-- BEGIN EXCERPT TO READ --

In the scenario where you need small, dynamic sized arrays in local scope, there is alloca() which allocates from the stack and doesn't need you to explicitly free the memory (it gets freed when the function returns), and there are variable length arrays (VLA):
void meh(int s) {
float *foo = alloca(s * sizeof(float));
float frob[s];
} // note: foo and frob are freed upon returning

If you know all the sizes of arrays, lists, stacks, trees, whatever data structures your program needs beforehand, you can allocate the required memory statically by defining arrays of constant number of elements. Pros: no memory management, no memory fragmentation, fast. Cons: limited use, wasted memory.
You can implement a custom memory allocator on top of malloc() or whatever your OS provides, allocate a big chunk of memory once and then carve it up without calling standard malloc() functions. Pros: fast. Cons: not quite trivial to implement right.
Another (and a rather perverse) way of avoiding malloc() would be to store most of your data in files instead of memory. Pros: virtually none.
You may also use local variables and deep function calls (or explicit recursion) to allocate space for data on the go if you're certain that the program's stack is going to be big enough. Pros: no memory management, easy, fast. Cons: limited use.
As an example of a working midsize project that avoids malloc() I can offer my pet project, Smaller C compiler. It statically allocates a number of arrays and it also allocates small local variables inside recursive functions. Beware, the code hasn't been beautified yet and it's not something small or easy to understand if you're fairly new to programming, C or compilers.

-- END EXCERPT TO READ --

### REQUIRED ACTIONS
**A.** From the excerpt on avoiding malloc(), copy word for word the passage from "In the scenario" to "use, wasted memory.".
**B.** In the excerpt on avoiding malloc(), find each drawback listed after the label "Cons:" and name every distinct one, counting a repeated drawback only once.

-- BEGIN SUPPLIED RECORDS --

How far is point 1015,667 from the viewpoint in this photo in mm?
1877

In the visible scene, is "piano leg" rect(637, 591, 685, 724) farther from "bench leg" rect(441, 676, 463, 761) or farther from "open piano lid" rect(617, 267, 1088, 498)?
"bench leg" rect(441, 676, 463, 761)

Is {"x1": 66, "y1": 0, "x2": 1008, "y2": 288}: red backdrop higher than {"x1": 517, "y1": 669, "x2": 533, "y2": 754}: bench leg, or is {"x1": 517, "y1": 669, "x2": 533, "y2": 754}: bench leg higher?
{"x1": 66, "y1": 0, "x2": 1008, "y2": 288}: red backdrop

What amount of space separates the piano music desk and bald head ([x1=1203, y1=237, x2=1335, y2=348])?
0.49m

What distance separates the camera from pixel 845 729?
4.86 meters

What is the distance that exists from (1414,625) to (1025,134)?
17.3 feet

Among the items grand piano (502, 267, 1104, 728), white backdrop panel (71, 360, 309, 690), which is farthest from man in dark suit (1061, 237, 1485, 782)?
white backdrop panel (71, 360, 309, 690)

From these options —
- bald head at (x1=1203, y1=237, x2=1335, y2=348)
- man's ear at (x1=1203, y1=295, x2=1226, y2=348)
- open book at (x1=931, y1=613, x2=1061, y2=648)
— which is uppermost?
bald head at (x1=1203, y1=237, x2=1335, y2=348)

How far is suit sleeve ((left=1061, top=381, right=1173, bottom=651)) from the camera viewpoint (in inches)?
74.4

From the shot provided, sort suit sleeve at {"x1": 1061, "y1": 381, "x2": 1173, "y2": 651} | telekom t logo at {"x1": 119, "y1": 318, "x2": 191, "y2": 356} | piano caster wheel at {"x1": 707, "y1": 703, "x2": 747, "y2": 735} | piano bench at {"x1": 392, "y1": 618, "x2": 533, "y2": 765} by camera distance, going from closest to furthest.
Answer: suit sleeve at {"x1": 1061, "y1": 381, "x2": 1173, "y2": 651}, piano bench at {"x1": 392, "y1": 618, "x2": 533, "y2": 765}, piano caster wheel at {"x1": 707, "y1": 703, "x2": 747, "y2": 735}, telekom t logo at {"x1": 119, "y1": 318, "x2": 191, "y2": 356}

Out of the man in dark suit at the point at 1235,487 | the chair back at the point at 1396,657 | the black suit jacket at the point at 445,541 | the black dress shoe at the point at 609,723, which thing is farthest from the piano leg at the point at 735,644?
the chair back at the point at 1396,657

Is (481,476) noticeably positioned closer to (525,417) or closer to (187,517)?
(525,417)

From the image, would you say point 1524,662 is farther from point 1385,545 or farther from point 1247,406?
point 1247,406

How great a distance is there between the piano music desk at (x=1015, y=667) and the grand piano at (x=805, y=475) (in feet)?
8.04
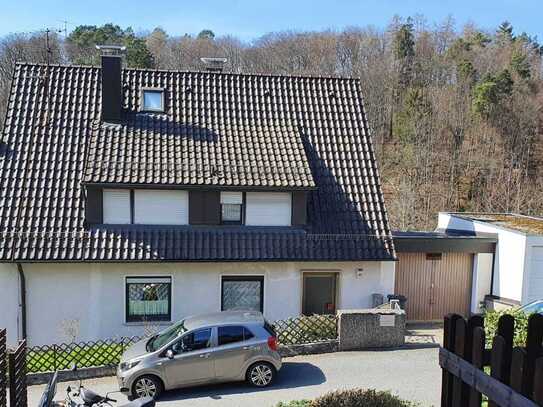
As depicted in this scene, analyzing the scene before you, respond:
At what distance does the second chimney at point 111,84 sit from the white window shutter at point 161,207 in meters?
3.01

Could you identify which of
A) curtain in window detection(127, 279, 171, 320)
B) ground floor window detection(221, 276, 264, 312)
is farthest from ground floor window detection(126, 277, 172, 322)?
ground floor window detection(221, 276, 264, 312)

-- END SUPPLIED RECORDS --

### ANSWERS IN ORDER
**A.**
In the scenario where you need small, dynamic sized arrays in local scope, there is alloca() which allocates from the stack and doesn't need you to explicitly free the memory (it gets freed when the function returns), and there are variable length arrays (VLA):
void meh(int s) {
float *foo = alloca(s * sizeof(float));
float frob[s];
} // note: foo and frob are freed upon returning

If you know all the sizes of arrays, lists, stacks, trees, whatever data structures your program needs beforehand, you can allocate the required memory statically by defining arrays of constant number of elements. Pros: no memory management, no memory fragmentation, fast. Cons: limited use, wasted memory.

**B.**
- limited use
- wasted memory
- not quite trivial to implement right